Une triste coincidence, puisque fin juillet, c’est Jean Ricardou, théoricien du Nouveau roman, qui décédait, à l’âge de 84 ans. La biographie qui suit a été réalisé par les Editions de la Différence, où Michel Butor fit paraître plusieurs ouvrages.
Michel Butor est né le 14 septembre 1926, dans la banlieue de Lille. Son père, Émile Butor, travaillait dans l’administration des Chemins de fer du Nord, mais était passionné de dessin, aquarelle et gravure sur bois. En 1929, la famille vient s’installer à Paris où le jeune Michel fera toutes ses études, à l’exception de l’année 1939-1940, celle de la « drôle de guerre », passée à Évreux. Troisième d’une famille de sept enfants, aîné des garçons, il bénéficiait d’une quasi-gratuité pour les voyages en chemin de fer et trouvait que l’on n’en profitait pas assez.
Après des études de lettres et de philosophie, ayant échoué à plusieurs reprises à l’agrégation, tout en servant de secrétaire à Jean Wahl pour le Collège de philosophie, ce qui lui permet de se frotter à maint intellectuel d’alors, il enseigne quelques mois au lycée Mallarmé à Sens, puis profite d’un essai de réforme de l’enseignement égyptien pour traverser la Méditerranée avec un certain nombre de licenciés ès lettres, et se retrouve professeur dans la vallée du Nil entre les pharaons et les ermites. Puis il saisit une opportunité de devenir lecteur à l’université de Manchester en Angleterre. Difficile changement de climat.
Possédé depuis longtemps par le démon de l’écriture, il publie ses premiers romans aux éditions de Minuit, par l’intermédiaire de Georges Lambrichs. Les voyages continuent, à la fois professionnels et exploratoires : Grèce, Suisse où il rencontre Marie-Jo qu’il épouse en 1958. Viennent rapidement trois filles, suivies un peu plus tard d’une quatrième. Prix littéraires, travail chez des éditeurs, un peu de vie parisienne, conférences ici et là. Nombreux voyages aux États-Unis.

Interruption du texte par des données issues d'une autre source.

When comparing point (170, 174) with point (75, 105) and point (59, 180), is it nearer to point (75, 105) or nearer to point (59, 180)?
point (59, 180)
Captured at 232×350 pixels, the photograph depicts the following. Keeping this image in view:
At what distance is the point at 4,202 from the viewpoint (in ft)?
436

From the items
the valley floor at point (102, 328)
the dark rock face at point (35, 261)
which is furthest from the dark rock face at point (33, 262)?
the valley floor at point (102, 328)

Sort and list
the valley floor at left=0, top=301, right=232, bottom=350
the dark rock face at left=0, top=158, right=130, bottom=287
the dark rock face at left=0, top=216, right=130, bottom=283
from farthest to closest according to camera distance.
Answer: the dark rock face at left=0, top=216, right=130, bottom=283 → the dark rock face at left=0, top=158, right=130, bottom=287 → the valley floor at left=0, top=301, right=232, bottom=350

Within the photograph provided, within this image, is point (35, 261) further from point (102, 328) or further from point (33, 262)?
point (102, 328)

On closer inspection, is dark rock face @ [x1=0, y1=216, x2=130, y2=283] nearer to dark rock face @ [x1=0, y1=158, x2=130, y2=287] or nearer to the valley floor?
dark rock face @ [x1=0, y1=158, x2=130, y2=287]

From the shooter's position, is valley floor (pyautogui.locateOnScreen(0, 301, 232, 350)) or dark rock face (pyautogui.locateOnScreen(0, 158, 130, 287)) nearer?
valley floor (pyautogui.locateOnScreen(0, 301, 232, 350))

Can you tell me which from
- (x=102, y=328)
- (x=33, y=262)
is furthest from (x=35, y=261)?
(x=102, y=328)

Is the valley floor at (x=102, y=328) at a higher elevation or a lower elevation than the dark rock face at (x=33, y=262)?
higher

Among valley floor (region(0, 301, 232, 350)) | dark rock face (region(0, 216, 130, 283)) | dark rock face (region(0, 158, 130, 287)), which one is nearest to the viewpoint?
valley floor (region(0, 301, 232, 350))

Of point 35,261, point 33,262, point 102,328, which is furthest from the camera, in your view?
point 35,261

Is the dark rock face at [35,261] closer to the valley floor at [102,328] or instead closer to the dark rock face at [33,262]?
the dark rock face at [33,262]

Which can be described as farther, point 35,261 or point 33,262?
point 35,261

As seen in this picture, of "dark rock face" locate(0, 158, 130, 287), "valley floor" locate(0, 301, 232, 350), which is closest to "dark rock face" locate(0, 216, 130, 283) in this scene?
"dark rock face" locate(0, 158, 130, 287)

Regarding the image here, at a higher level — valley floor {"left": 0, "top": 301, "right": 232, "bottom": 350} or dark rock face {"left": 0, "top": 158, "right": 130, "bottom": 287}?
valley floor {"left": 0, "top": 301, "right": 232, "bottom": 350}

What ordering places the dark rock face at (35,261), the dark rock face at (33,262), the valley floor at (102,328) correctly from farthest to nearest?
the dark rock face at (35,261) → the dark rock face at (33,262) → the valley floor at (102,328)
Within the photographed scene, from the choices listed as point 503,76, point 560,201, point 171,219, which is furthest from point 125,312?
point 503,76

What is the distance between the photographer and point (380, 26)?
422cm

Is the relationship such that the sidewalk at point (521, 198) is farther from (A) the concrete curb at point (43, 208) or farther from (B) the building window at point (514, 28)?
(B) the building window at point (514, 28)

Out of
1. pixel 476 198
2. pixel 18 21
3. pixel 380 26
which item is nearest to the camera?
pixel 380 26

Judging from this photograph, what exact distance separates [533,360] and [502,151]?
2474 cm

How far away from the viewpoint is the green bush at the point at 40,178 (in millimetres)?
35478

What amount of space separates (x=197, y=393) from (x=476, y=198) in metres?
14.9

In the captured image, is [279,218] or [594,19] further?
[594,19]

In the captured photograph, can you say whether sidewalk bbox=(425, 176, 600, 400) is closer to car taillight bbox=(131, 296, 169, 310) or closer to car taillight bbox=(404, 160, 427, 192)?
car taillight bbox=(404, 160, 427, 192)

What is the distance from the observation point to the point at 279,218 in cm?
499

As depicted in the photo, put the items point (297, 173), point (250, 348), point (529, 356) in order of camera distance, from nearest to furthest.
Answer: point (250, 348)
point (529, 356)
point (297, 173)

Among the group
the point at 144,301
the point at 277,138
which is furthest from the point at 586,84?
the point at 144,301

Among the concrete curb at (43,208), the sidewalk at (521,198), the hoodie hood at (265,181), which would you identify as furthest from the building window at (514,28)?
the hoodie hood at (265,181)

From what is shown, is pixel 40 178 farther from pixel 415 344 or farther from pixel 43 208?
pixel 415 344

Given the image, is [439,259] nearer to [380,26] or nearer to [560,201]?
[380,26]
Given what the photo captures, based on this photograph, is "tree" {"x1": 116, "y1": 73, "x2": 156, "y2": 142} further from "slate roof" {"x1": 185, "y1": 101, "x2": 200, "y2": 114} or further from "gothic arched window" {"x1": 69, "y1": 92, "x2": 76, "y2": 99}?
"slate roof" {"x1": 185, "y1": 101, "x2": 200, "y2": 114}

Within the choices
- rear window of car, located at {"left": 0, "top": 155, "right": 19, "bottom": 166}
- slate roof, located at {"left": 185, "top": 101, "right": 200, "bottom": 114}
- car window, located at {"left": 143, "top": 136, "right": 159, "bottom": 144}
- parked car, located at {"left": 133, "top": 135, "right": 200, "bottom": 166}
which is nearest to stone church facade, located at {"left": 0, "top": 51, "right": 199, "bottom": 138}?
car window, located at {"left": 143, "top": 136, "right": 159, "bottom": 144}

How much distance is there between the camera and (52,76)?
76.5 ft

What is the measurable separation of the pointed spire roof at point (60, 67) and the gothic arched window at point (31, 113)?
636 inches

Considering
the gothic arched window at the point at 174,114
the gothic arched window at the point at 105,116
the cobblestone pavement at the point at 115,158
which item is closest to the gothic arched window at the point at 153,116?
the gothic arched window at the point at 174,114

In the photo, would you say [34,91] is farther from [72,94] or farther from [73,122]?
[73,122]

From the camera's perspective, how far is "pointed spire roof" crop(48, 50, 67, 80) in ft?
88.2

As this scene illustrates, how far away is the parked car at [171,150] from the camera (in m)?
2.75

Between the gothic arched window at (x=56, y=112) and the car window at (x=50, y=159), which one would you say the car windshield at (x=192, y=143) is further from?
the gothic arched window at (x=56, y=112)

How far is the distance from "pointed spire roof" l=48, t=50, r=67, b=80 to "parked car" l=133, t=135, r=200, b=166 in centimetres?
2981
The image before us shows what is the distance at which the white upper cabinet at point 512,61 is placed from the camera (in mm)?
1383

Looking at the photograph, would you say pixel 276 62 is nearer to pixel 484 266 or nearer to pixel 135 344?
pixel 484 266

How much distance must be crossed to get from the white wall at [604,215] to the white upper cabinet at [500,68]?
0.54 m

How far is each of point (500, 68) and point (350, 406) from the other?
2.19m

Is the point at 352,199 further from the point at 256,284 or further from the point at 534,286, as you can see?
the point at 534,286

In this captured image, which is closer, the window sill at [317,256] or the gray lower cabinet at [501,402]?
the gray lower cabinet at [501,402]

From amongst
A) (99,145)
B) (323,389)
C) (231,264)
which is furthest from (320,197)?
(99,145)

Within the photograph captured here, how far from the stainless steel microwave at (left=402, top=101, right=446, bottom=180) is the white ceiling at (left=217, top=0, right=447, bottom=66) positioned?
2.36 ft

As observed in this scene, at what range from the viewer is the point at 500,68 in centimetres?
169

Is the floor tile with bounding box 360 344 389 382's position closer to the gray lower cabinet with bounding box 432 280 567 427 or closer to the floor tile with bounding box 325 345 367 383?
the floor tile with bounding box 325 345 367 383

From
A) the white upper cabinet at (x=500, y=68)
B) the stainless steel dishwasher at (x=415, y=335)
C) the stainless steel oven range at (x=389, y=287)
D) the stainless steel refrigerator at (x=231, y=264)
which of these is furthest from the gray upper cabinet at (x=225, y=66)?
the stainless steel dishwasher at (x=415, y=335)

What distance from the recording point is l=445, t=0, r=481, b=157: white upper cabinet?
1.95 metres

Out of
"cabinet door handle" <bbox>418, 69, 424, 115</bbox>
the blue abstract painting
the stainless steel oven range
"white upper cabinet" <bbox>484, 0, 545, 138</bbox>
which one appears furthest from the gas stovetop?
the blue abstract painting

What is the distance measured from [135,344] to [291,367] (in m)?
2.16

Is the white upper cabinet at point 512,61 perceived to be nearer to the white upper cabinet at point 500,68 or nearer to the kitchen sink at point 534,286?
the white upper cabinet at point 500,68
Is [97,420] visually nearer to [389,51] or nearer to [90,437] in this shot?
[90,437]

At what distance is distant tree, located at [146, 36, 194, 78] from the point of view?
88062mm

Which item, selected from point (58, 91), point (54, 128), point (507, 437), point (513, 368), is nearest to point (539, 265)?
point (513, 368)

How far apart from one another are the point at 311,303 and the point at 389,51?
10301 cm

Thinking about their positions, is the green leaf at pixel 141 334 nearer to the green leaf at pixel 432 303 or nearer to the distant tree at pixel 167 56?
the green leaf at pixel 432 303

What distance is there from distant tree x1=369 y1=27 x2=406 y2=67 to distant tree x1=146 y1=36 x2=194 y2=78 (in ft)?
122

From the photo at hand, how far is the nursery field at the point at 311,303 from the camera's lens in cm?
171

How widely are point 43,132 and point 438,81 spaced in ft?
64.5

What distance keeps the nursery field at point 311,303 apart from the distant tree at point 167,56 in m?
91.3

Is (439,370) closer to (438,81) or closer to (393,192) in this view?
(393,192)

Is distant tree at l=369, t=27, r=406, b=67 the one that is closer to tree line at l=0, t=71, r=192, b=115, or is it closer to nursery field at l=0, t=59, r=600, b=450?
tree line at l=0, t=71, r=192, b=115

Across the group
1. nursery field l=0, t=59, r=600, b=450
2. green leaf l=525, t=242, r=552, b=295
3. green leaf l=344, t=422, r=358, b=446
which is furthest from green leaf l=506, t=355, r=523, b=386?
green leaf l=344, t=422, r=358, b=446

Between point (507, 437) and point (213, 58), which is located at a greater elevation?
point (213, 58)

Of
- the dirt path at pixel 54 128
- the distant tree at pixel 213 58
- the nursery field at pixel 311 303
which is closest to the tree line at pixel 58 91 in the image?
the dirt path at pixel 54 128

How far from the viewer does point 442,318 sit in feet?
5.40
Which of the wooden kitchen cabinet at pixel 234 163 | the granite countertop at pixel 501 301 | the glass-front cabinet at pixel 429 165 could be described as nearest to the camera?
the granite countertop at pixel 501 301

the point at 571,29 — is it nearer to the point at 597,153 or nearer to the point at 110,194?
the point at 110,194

Après Mai 68, il tente une rentrée dans l’enseignement universitaire français, ce qui l’amène à s’installer à Nice au retour d’une année au Far West. Puis il est nommé professeur à la faculté des lettres de Genève. Les livres s’accumulent apportant chaque fois la surprise ; essais, récits du jour ou de la nuit, poèmes, nouvelles combinaisons de tout cela, ils font le désespoir des esprits routiniers ; les collaborations se multiplient avec peintres, musiciens, photographes. Séjours au Japon et en Australie ; voyages en Chine. Retraité depuis 1991, il vivait dans un village de Haute-Savoie. « Tout en continuant à courir le monde, le poète s’efforçait de mettre un peu d’ordre dans ses papiers et dans sa tête », assure l’éditeur.
Pour ActuaLitté, Michel Butor avait signé un texte, en octobre 2014. « On est arrivés à l’ère de la toile et du téléphone portable. » Il avait reçu, en 2013, le grand prix de littérature de l’Académie française, pour l’ensemble de son oeuvre.